I am in heaven with the abundance of fresh fruit and veggies. Consumers might frown or be a bit flippant with regards to the 100-mile diet, but nothing tastes and looks better than produce that is hauled over a short distance. I have supported buying local long before any locavore awareness campaign began. It’s one of the reasons I started this blog 7 years ago.
Makes 12 patties
inspired by Kalofagas
2 lbs. ripe cherry tomatoes
4 cloves of garlic, skins on
4 scallions, chopped
1 cup self-raising flour
1 baked potato, mashed
1/2 cup chopped fresh mint
1/2 cup chopped fresh parsley
1/4 cup chopped fresh basil
fresh ground pepper to taste
1 egg
crumbled Greek feta, to taste
vegetable oil for frying
Preheat oven to 400f. In a bowl, toss the cherry tomatoes with a splash of olive oil, salt, pepper and garlic. Pour onto a lined cookie sheet and roast 15 to 20 minutes or until tomatoes are slightly shriveled. Remove from oven and cool to room temperature. Add roasted tomatoes to a large bowl. Remove skins from garlic and add to the mashed potato.
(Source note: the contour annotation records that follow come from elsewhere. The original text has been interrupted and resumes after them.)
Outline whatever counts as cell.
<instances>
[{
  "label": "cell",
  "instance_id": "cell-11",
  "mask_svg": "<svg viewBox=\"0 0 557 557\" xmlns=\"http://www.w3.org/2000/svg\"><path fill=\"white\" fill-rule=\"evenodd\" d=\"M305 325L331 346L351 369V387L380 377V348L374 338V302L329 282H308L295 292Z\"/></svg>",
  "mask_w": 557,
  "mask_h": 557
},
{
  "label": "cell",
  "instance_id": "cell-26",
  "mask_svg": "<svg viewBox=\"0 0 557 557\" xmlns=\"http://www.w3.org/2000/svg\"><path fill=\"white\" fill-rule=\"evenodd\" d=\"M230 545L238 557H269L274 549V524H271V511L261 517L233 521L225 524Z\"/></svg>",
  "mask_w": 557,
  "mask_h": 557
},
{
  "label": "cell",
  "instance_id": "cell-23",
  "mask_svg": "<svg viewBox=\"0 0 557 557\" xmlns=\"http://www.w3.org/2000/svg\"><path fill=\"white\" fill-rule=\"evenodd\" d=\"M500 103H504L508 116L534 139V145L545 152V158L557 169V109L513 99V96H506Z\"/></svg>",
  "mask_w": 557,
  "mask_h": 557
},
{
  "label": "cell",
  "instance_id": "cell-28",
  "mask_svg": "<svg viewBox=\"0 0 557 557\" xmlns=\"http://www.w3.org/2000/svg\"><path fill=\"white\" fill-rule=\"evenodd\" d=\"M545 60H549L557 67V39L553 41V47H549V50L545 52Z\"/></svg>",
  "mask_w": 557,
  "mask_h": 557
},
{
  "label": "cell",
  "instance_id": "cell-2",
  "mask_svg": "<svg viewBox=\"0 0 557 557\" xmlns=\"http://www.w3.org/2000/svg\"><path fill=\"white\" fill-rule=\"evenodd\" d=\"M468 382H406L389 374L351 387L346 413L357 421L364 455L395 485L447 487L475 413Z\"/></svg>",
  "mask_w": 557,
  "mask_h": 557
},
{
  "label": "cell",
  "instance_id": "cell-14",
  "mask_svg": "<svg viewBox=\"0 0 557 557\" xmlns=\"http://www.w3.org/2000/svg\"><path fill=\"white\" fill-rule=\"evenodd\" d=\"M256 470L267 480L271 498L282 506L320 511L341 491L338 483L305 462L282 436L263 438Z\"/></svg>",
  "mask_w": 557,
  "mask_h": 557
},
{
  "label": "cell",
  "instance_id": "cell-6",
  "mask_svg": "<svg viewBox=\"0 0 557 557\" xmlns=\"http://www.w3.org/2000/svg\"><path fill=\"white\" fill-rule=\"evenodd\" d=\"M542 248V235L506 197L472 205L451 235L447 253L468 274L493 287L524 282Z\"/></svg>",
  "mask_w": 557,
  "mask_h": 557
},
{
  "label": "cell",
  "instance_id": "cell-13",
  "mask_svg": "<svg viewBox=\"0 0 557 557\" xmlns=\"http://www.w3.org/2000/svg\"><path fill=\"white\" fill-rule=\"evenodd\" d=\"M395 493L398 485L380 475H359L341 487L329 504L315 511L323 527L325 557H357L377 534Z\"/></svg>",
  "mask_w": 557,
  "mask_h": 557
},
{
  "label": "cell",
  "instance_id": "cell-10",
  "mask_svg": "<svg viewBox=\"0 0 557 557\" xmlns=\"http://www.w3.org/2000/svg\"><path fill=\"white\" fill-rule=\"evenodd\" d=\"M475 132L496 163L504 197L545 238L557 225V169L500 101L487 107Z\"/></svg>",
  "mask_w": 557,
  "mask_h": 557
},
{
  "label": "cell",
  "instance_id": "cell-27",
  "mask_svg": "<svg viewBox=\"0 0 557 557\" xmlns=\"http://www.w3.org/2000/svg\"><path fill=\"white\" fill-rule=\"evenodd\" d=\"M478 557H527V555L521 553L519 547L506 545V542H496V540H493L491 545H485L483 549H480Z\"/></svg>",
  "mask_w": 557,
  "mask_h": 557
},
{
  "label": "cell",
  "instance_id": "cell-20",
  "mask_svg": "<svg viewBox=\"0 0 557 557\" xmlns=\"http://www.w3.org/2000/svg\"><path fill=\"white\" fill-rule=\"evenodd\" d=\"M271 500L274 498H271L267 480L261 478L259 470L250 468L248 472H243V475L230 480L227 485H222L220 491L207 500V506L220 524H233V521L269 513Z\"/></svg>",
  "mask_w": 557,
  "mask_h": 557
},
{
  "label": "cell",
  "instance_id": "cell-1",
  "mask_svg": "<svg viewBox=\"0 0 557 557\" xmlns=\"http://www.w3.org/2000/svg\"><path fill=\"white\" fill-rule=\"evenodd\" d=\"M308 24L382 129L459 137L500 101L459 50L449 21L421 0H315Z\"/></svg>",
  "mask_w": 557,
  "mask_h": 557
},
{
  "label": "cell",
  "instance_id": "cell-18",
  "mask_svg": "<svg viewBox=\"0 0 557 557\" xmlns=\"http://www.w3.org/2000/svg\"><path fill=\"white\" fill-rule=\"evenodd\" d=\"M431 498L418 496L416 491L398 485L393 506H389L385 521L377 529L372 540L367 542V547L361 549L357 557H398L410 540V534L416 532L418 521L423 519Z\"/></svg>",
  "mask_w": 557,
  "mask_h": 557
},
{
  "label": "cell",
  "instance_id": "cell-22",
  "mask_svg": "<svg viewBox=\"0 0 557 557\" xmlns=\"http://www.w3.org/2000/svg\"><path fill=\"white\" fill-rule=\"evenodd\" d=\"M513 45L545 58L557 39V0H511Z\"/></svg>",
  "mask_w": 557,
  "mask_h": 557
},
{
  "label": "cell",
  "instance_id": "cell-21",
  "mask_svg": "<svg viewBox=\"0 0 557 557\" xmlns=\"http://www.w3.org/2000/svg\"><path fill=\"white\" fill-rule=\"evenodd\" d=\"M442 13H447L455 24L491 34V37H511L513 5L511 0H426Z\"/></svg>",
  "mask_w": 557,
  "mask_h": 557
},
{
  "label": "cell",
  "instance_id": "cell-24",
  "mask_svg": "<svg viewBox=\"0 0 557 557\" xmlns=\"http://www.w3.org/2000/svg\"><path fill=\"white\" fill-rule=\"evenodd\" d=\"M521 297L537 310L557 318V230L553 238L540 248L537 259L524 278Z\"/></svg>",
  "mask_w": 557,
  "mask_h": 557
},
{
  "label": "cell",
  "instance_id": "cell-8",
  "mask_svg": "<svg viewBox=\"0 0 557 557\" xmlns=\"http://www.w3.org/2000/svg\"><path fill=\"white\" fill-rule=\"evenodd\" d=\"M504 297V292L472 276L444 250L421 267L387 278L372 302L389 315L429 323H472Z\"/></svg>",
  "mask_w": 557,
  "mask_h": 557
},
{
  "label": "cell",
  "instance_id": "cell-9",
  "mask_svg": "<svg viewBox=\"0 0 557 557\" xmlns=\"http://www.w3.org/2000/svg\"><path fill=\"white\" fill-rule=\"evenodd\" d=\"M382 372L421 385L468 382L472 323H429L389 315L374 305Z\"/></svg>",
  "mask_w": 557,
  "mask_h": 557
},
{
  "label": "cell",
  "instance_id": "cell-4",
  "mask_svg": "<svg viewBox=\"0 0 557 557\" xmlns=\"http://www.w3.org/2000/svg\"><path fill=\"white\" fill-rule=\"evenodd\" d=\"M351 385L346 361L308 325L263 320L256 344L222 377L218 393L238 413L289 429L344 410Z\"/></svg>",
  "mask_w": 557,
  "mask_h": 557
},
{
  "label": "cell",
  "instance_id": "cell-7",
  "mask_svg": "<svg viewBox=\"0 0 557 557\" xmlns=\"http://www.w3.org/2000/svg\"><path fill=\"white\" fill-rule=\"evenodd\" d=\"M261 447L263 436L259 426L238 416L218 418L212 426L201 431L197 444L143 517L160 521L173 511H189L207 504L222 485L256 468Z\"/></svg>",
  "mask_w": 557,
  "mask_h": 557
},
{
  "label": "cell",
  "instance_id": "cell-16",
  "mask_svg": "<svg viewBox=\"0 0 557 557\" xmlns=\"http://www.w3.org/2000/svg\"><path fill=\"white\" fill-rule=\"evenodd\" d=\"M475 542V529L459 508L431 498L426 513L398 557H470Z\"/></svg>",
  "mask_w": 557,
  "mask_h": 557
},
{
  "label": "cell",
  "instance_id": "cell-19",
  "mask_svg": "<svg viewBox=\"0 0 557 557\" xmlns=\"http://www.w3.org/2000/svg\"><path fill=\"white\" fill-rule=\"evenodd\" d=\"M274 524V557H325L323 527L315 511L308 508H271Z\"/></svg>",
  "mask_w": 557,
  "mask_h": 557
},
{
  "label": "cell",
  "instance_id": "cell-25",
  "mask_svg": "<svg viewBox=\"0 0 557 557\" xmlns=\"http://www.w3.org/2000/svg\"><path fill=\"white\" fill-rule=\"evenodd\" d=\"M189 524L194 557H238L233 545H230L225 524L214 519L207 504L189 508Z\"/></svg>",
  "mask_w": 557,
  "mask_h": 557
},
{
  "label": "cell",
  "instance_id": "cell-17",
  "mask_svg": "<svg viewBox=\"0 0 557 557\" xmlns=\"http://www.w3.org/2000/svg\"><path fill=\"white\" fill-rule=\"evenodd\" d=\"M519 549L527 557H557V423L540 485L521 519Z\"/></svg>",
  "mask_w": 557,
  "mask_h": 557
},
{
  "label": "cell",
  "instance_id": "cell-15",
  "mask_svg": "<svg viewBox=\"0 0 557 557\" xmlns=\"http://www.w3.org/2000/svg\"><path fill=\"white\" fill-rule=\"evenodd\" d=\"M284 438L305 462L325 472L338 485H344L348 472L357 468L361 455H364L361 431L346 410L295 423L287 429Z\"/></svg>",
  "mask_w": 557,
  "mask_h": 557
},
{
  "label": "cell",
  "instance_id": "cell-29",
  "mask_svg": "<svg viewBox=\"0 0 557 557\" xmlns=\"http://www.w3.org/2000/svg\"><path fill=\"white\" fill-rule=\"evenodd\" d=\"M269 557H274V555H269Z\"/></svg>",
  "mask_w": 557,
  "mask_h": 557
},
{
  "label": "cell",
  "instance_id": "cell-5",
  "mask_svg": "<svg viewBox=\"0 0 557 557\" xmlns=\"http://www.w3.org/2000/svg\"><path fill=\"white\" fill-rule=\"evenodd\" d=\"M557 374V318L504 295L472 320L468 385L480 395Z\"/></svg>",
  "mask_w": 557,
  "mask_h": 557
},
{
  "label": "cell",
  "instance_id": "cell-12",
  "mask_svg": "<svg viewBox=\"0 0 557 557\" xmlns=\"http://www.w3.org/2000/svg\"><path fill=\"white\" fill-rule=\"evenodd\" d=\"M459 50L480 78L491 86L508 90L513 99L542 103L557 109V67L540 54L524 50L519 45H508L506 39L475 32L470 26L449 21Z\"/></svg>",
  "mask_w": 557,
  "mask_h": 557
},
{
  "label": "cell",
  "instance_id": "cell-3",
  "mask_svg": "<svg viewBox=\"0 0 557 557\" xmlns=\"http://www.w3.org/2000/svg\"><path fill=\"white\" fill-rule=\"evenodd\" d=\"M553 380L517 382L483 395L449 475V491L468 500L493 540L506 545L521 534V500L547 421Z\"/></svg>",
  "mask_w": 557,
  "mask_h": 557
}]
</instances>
Combine mashed potato with the tomatoes. In a frying pan, sauté the chopped scallions in a tablespoon of olive oil and cook until translucent. Allow to cool and add to the bowl with the tomatoes. Add the flour, egg and herbs and black pepper to the tomato mixture and combine. The mixture will be soft and a bit wet. If needed, add a bit more flour for binding.
The Culinary Chase’s Note: These Greek-style fritters were so good! Make sure the tomatoes are relatively dry otherwise the mixture will end up being too wet. Serve these with a dip mixture of Greek yogurt, lemon juice and zest, salt and pepper and minced garlic. Enjoy!